While breeding and pregnancy occur most commonly in the spring, female cats can become pregnant at any time during the year, especially in mild climates.

What is the gestation period for a pregnant cat?
56 to 71 days. The average length is 67 days.

How many litters can a female cat have in a year?
Up to five litters in one year!

What is the average number of kittens born in a litter?
For free-roaming cats, the average number of kittens per litter is probably around three, but it can commonly be up to six or more.

Can cats become pregnant while they are nursing kittens?
Yes, absolutely! It is typical for cats to go back into heat one to two months after giving birth to kittens, and they can easily become pregnant at this time! Some cats may go into heat and become pregnant again as soon as one week after having a litter!

Can cats be spayed if they are nursing kittens?
Yes. A cat who is spayed while she is nursing will continue to produce adequate milk for her kittens. Some veterinarians prefer to wait until a cat has weaned her kittens before doing the surgery because the mammary gland (breast) development present during nursing can make the surgery slightly more difficult.

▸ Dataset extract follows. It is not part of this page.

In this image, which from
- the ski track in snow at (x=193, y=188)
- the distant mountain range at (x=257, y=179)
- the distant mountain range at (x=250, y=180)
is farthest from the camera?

If the cat can be kept indoors away from any possible exposure to intact male cats, it is okay to wait until the kittens are weaned before spaying the mother (in fact, the whole family could be spayed or neutered at this time). If the cat cannot be kept away from intact male cats while nursing, she should be spayed as soon as possible. Return her to her kittens as quickly as possible after surgery.

If the nursing cat is feral and must be trapped, it is recommended that you also catch the kittens (if possible), or wait until the kittens are at least six weeks old, to avoid leaving young kittens without their mother for too long. (For information on Trap-Neuter-Return for feral cats, click here.)

At what age do unspayed female cats stop giving birth to kittens?
Unlike humans, cats do not go through “menopause.” While fertility may gradually decline over time, there is no age after which a female cat can no longer become pregnant.

Can cats from the same litter mate with each other and produce litters?
Yes. For this reason, male and female littermates who are housed together must be neutered and spayed by four months of age!

Should I allow my female cat to have one litter before spaying her?
No! There is absolutely no benefit to the cat in doing this. Spaying a cat before her first litter, or better yet, before her first heat, is easier and safer. Recent evidence also suggests that spaying a cat before six months significantly decreases her risk of
mammary (breast) cancer.

If my cat is pregnant, can she be spayed?
Yes. Spaying a cat during pregnancy is slightly more difficult than spaying a nonpregnant cat, but is better than allowing unwanted kittens to be born and to contribute to the cat overpopulation problem.